The panorama painting was sure to be profitable, but as for other paintings, Barnum had decided to backtrack his idea of opening a gallery in New York. In a November 29th, 1845 letter he had expressed his enthusiasm to Hitchcock for such an endeavor, and was in the process of having master works in French museums copied. But his trusted manager must have dissuaded him, for Barnum told Huet,
I have heard from America that it will be a bad speculation for me to attempt to form a picture gallery there, especially with copies. When therefore the artists have finished my pictures, you will please tell them that I want no more, until I have sent those to America on trial.
Making good on those he had already ordered, he wrote,
The 1500 francs which Stratton handed you was to pay to the artists when they have finished the pictures satisfactorily. When the pictures are finished I wish my friends “Draper & Co” of 30 Rue Hauteville to ship them to New York, directed as usual to “Mr F Hitchcock, American Museum, New York.”
On the same day, January 20th, Barnum sent a brief note to his friend Brettell, a printer in London, to say, “I am anxiously awaiting the proofs of the new play.” Barnum had commissioned the popular writer Albert Smith to write a play for Gen. Tom Thumb, and presumably he expected to get it on stage when the entourage returned to London. Two weeks earlier, he had written Brettell to let him know that “. . . Smith agreed to give you the copy for the new play and have you print it by degrees & forward proofs to me. I hope he will do so.” Barnum would thus be sending more business to Brettell, who had recently been asked to print up souvenir booklets for Gen. Tom Thumb. Barnum’s tone was sardonic when he informed Brettell,
I enclose you the book corrected & amended. Mr. Stratton [Gen. Tom Thumb’s father] has just discovered that in it I am called the guardian of Genl Tom Thumb and he says “By God it shall be took out, or my boy shall never sell a damned book—you might as well say he has got no father and [be] done with it.” Now if it should be said that he had no father, or at least not much of one, it would not be far out of the way. But I pray you sink the “Guardian” for truth to tell the father needs one much more than the son.

-------

GOAL: Reproduce the passage about Barnum's letters in full, word for word.

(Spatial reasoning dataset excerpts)
-------

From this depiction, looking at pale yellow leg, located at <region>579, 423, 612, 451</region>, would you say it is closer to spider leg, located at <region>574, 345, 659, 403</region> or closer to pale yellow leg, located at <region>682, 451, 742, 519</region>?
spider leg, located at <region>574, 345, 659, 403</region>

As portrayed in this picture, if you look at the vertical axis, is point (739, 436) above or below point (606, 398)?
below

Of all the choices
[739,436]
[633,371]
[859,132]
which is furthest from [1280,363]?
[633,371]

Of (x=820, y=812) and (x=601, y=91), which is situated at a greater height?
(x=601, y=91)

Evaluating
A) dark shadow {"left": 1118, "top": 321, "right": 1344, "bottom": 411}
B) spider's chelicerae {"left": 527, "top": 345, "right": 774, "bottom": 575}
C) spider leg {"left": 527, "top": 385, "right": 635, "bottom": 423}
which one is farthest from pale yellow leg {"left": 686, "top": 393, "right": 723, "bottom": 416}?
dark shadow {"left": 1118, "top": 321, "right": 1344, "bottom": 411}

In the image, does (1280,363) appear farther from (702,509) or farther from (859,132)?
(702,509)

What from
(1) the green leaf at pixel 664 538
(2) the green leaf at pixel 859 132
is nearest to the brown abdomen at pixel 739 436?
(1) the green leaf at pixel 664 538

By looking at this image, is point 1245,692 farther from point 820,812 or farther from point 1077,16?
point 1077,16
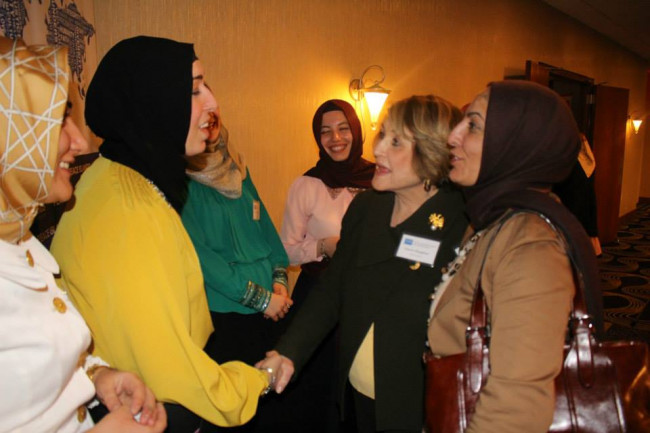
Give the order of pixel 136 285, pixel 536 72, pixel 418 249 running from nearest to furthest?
pixel 136 285, pixel 418 249, pixel 536 72

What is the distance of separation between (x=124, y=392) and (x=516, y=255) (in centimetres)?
98

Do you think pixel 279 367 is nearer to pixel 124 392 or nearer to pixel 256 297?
pixel 256 297

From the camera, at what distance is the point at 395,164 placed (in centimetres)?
176

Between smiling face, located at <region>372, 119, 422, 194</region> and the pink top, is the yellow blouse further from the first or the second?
the pink top

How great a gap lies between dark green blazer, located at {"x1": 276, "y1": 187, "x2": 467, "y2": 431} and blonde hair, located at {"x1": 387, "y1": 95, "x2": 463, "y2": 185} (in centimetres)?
11

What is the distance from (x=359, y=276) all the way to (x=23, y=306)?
1.12 meters

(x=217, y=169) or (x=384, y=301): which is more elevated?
(x=217, y=169)

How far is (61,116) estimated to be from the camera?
958 millimetres

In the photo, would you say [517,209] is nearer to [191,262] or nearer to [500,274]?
[500,274]

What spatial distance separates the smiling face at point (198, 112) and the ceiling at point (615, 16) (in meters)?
7.53

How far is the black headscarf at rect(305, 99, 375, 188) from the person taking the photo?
120 inches

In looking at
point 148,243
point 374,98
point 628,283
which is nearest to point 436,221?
point 148,243

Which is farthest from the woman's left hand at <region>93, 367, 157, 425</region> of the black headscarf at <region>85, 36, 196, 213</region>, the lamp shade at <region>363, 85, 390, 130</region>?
the lamp shade at <region>363, 85, 390, 130</region>

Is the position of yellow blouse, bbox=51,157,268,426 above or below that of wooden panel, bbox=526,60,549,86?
below
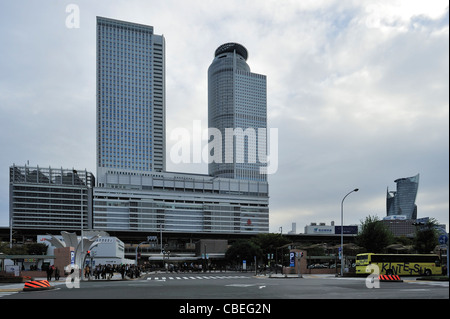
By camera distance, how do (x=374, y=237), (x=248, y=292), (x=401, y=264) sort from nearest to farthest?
1. (x=248, y=292)
2. (x=401, y=264)
3. (x=374, y=237)

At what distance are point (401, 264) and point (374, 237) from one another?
724 inches

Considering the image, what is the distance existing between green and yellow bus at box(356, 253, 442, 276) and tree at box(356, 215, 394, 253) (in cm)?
1672

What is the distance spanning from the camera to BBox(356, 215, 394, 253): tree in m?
64.9

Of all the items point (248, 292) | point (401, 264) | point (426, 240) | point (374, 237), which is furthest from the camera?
point (374, 237)

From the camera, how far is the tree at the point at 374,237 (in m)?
64.9

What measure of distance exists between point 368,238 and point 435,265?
1766 cm

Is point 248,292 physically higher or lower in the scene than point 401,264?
higher

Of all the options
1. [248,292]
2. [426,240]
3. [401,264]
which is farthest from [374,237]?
[248,292]

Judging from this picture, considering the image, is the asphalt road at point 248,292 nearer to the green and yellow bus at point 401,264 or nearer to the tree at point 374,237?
the green and yellow bus at point 401,264

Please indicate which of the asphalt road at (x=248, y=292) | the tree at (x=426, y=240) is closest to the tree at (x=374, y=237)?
the tree at (x=426, y=240)

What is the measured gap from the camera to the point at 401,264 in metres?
47.0

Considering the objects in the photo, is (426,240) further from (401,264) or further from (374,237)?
(401,264)
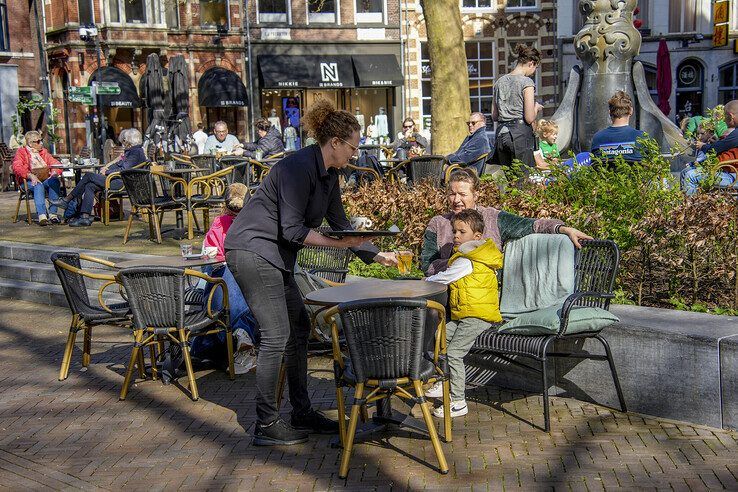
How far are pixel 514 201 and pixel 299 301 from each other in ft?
7.90

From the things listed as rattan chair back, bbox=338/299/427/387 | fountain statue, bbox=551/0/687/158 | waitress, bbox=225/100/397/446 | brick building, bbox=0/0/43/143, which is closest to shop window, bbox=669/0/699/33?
brick building, bbox=0/0/43/143

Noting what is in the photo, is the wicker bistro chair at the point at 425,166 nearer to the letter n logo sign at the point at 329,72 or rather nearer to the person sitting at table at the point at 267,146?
the person sitting at table at the point at 267,146

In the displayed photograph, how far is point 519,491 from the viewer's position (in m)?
4.32

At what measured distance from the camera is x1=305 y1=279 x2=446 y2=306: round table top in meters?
4.84

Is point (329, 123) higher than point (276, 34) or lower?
lower

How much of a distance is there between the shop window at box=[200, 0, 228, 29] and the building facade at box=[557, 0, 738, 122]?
35.2ft

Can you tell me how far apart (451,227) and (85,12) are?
90.1 ft

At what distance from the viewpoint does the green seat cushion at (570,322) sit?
530 centimetres

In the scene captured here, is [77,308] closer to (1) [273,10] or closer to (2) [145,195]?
(2) [145,195]

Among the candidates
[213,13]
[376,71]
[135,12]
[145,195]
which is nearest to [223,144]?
[145,195]

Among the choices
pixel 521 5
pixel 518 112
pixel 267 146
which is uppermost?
pixel 521 5

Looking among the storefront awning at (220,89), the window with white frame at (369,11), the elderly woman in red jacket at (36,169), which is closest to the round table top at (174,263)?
the elderly woman in red jacket at (36,169)

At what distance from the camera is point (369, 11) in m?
32.5

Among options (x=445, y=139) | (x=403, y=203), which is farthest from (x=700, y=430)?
(x=445, y=139)
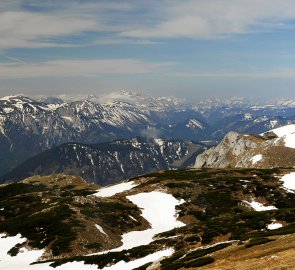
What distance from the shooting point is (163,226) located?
76.4m

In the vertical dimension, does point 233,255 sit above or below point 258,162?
above

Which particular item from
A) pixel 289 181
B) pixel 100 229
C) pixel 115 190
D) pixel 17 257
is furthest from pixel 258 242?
pixel 115 190

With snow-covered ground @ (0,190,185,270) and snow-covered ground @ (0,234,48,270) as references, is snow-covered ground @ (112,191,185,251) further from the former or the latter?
snow-covered ground @ (0,234,48,270)

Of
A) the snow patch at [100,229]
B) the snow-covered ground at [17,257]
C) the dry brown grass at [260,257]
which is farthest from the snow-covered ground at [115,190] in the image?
the dry brown grass at [260,257]

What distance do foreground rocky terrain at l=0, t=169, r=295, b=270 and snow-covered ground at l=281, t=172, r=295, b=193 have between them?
25 centimetres

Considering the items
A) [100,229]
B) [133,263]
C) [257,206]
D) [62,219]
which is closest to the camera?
[133,263]

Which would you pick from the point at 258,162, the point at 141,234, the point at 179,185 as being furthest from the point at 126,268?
the point at 258,162

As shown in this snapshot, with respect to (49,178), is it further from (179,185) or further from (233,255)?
(233,255)

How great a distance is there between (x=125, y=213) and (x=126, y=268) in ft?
112

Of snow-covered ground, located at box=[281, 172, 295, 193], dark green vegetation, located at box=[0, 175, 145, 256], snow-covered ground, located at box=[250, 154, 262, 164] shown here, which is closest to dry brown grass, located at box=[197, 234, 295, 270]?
dark green vegetation, located at box=[0, 175, 145, 256]

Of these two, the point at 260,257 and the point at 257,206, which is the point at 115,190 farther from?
the point at 260,257

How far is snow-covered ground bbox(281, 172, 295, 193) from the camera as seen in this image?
94938 mm

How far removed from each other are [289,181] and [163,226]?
131ft

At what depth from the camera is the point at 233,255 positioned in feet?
112
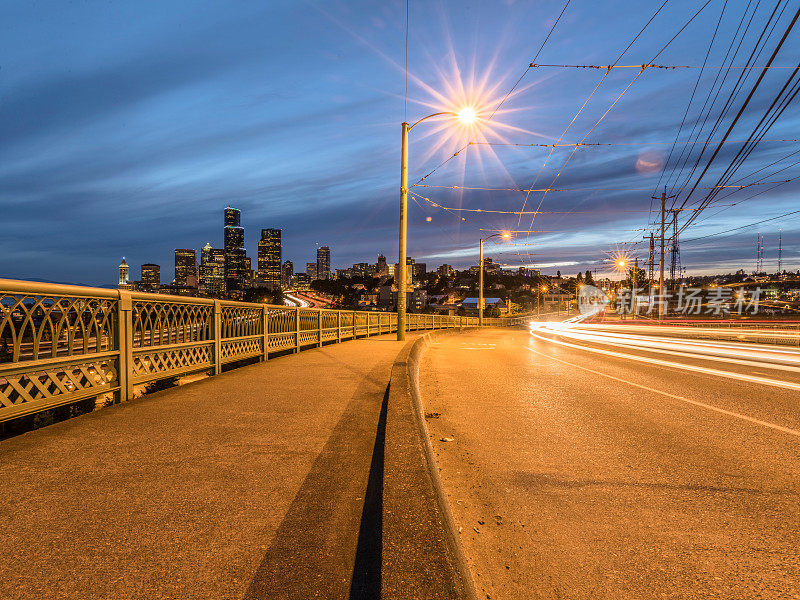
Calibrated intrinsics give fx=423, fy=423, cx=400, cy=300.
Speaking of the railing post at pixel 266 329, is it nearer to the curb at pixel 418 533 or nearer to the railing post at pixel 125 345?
the railing post at pixel 125 345

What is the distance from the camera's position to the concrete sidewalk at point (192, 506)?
206cm

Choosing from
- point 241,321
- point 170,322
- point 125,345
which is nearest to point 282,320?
point 241,321

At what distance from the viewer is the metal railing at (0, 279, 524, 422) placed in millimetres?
4199

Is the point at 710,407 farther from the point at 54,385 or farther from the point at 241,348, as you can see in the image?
the point at 241,348

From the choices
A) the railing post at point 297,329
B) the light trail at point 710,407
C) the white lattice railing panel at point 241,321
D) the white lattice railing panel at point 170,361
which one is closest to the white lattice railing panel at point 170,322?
the white lattice railing panel at point 170,361

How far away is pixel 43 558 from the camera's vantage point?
2.20 m

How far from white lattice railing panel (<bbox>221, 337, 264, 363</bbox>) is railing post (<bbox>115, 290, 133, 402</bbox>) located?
108 inches

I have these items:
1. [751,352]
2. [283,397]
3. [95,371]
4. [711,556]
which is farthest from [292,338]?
[751,352]

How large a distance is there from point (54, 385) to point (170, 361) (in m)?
2.13

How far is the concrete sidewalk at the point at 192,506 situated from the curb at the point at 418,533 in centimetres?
16

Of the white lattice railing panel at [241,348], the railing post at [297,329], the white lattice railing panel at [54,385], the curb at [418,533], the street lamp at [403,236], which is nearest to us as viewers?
the curb at [418,533]

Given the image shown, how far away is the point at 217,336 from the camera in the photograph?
8062 millimetres

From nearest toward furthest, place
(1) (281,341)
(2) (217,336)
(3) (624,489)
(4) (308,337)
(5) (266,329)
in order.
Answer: (3) (624,489)
(2) (217,336)
(5) (266,329)
(1) (281,341)
(4) (308,337)

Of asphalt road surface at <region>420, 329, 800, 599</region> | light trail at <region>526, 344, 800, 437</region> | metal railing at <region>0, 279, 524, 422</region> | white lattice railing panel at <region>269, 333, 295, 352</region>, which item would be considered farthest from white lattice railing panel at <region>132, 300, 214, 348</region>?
light trail at <region>526, 344, 800, 437</region>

-------

FINISHED EXERCISE:
The panorama painting was sure to be profitable, but as for other paintings, Barnum had decided to backtrack his idea of opening a gallery in New York. In a November 29th, 1845 letter he had expressed his enthusiasm to Hitchcock for such an endeavor, and was in the process of having master works in French museums copied. But his trusted manager must have dissuaded him, for Barnum told Huet,
I have heard from America that it will be a bad speculation for me to attempt to form a picture gallery there, especially with copies. When therefore the artists have finished my pictures, you will please tell them that I want no more, until I have sent those to America on trial.
Making good on those he had already ordered, he wrote,
The 1500 francs which Stratton handed you was to pay to the artists when they have finished the pictures satisfactorily. When the pictures are finished I wish my friends “Draper & Co” of 30 Rue Hauteville to ship them to New York, directed as usual to “Mr F Hitchcock, American Museum, New York.”
On the same day, January 20th, Barnum sent a brief note to his friend Brettell, a printer in London, to say, “I am anxiously awaiting the proofs of the new play.” Barnum had commissioned the popular writer Albert Smith to write a play for Gen. Tom Thumb, and presumably he expected to get it on stage when the entourage returned to London. Two weeks earlier, he had written Brettell to let him know that “. . . Smith agreed to give you the copy for the new play and have you print it by degrees & forward proofs to me. I hope he will do so.” Barnum would thus be sending more business to Brettell, who had recently been asked to print up souvenir booklets for Gen. Tom Thumb. Barnum’s tone was sardonic when he informed Brettell,
I enclose you the book corrected & amended. Mr. Stratton [Gen. Tom Thumb’s father] has just discovered that in it I am called the guardian of Genl Tom Thumb and he says “By God it shall be took out, or my boy shall never sell a damned book—you might as well say he has got no father and [be] done with it.” Now if it should be said that he had no father, or at least not much of one, it would not be far out of the way. But I pray you sink the “Guardian” for truth to tell the father needs one much more than the son.